- _STORED RECORDS_:

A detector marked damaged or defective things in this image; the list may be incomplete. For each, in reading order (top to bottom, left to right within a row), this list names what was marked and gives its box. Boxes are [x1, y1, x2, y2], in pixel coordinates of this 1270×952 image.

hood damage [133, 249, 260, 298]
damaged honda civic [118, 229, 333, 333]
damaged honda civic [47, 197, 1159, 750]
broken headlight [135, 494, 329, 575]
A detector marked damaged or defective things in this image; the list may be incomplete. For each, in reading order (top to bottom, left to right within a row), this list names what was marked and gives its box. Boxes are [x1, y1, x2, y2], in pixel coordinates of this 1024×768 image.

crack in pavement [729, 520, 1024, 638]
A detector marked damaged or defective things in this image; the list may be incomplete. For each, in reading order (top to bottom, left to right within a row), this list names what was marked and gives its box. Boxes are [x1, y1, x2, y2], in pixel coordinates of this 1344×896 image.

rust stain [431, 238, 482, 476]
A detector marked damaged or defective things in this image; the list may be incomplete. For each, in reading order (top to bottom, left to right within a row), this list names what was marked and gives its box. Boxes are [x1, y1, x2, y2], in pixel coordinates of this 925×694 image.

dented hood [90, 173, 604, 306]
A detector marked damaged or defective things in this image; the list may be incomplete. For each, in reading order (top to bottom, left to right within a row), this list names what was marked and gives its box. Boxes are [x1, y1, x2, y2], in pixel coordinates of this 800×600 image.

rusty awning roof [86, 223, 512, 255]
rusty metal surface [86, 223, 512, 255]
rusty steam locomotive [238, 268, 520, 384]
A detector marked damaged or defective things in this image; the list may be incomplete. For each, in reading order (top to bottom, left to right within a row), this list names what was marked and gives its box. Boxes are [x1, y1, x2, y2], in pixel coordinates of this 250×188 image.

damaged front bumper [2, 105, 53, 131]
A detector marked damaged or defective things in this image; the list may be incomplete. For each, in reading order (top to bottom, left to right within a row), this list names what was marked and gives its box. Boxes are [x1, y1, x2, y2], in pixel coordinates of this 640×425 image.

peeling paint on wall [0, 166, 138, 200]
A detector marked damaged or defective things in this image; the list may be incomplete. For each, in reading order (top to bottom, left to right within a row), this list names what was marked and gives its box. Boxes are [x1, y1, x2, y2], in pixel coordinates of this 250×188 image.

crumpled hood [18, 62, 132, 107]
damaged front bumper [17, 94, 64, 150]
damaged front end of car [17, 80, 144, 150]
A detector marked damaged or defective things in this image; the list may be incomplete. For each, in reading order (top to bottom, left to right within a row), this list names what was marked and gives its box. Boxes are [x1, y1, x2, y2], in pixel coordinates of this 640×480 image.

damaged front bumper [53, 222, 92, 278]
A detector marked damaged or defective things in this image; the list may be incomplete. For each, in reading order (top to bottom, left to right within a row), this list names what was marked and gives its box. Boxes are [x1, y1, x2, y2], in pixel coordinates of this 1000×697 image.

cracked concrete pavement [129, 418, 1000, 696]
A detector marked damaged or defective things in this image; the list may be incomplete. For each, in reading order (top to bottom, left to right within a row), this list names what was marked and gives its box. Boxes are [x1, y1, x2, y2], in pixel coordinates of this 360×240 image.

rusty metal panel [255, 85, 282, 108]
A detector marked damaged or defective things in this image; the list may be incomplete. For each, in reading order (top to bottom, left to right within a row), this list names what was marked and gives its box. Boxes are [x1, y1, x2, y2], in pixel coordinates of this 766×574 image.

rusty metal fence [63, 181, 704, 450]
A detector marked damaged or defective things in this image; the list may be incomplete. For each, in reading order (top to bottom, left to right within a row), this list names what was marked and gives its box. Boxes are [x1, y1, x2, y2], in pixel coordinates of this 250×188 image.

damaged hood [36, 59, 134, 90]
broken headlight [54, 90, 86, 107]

- _AIM_: Rewrite every one of the lines above as a numbered list, leaving out any blank lines.

- _SOLUTION BELOW_:
1. A detector marked damaged or defective things in this image; the list may be incomplete. For each, in reading order (top to bottom, left to right within a row), this list names what was marked and gives its box. Boxes are [x1, y1, x2, y2], in pixel coordinates of this 1270×952 image.
2. hood damage [133, 249, 260, 298]
3. damaged honda civic [118, 229, 333, 333]
4. damaged honda civic [47, 197, 1159, 750]
5. broken headlight [135, 494, 329, 575]
6. A detector marked damaged or defective things in this image; the list may be incomplete. For each, in reading order (top to bottom, left to right within a row), this list names what was marked and gives its box. Boxes are [x1, y1, x2, y2], in pixel coordinates of this 1024×768 image.
7. crack in pavement [729, 520, 1024, 638]
8. A detector marked damaged or defective things in this image; the list may be incomplete. For each, in reading order (top to bottom, left to right within a row), this list names what was marked and gives its box. Boxes are [x1, y1, x2, y2], in pixel coordinates of this 1344×896 image.
9. rust stain [431, 238, 482, 476]
10. A detector marked damaged or defective things in this image; the list may be incomplete. For each, in reading order (top to bottom, left to right within a row), this list names what was marked and gives its box. Boxes are [x1, y1, x2, y2], in pixel coordinates of this 925×694 image.
11. dented hood [90, 173, 604, 306]
12. A detector marked damaged or defective things in this image; the list may be incomplete. For each, in reading order (top to bottom, left to right within a row), this list names what was marked and gives its box. Boxes are [x1, y1, x2, y2], in pixel coordinates of this 800×600 image.
13. rusty awning roof [86, 223, 512, 255]
14. rusty metal surface [86, 223, 512, 255]
15. rusty steam locomotive [238, 268, 520, 384]
16. A detector marked damaged or defective things in this image; the list may be incomplete. For each, in reading order (top to bottom, left to right within a row), this list names what was marked and gives its box. Boxes are [x1, y1, x2, y2], in pixel coordinates of this 250×188 image.
17. damaged front bumper [2, 105, 53, 131]
18. A detector marked damaged or defective things in this image; the list may be incomplete. For each, in reading order (top to bottom, left to right within a row), this list names what was marked and gives its box. Boxes are [x1, y1, x2, y2], in pixel coordinates of this 640×425 image.
19. peeling paint on wall [0, 166, 138, 200]
20. A detector marked damaged or defective things in this image; the list may be incomplete. For each, in reading order (top to bottom, left to right within a row), this list names what was marked and gives its box. Boxes are [x1, y1, x2, y2], in pixel coordinates of this 250×188 image.
21. crumpled hood [18, 62, 132, 107]
22. damaged front bumper [17, 94, 64, 150]
23. damaged front end of car [17, 80, 144, 150]
24. A detector marked damaged or defective things in this image; the list may be incomplete. For each, in reading order (top to bottom, left to right within a row), this list names what was marked and gives its box. Boxes are [x1, y1, x2, y2], in pixel coordinates of this 640×480 image.
25. damaged front bumper [53, 222, 92, 278]
26. A detector marked damaged or defective things in this image; the list may be incomplete. For each, in reading order (top to bottom, left to right within a row), this list names what was marked and gives its box. Boxes are [x1, y1, x2, y2], in pixel coordinates of this 1000×697 image.
27. cracked concrete pavement [129, 418, 1000, 696]
28. A detector marked damaged or defective things in this image; the list may be incomplete. For each, in reading order (top to bottom, left to right within a row), this list names what was marked and gives its box. Boxes are [x1, y1, x2, y2], in pixel coordinates of this 360×240 image.
29. rusty metal panel [255, 85, 282, 108]
30. A detector marked damaged or defective things in this image; the list may be incomplete. For each, in reading order (top to bottom, left to right within a row), this list names what was marked and gives its box. Boxes are [x1, y1, x2, y2], in pixel coordinates of this 766×574 image.
31. rusty metal fence [63, 181, 704, 450]
32. A detector marked damaged or defective things in this image; the list may be incomplete. For each, in reading order (top to bottom, left to right within a row), this list names what was marked and gives its box. Boxes are [x1, y1, x2, y2], in pixel coordinates of this 250×188 image.
33. damaged hood [36, 59, 134, 90]
34. broken headlight [54, 90, 86, 107]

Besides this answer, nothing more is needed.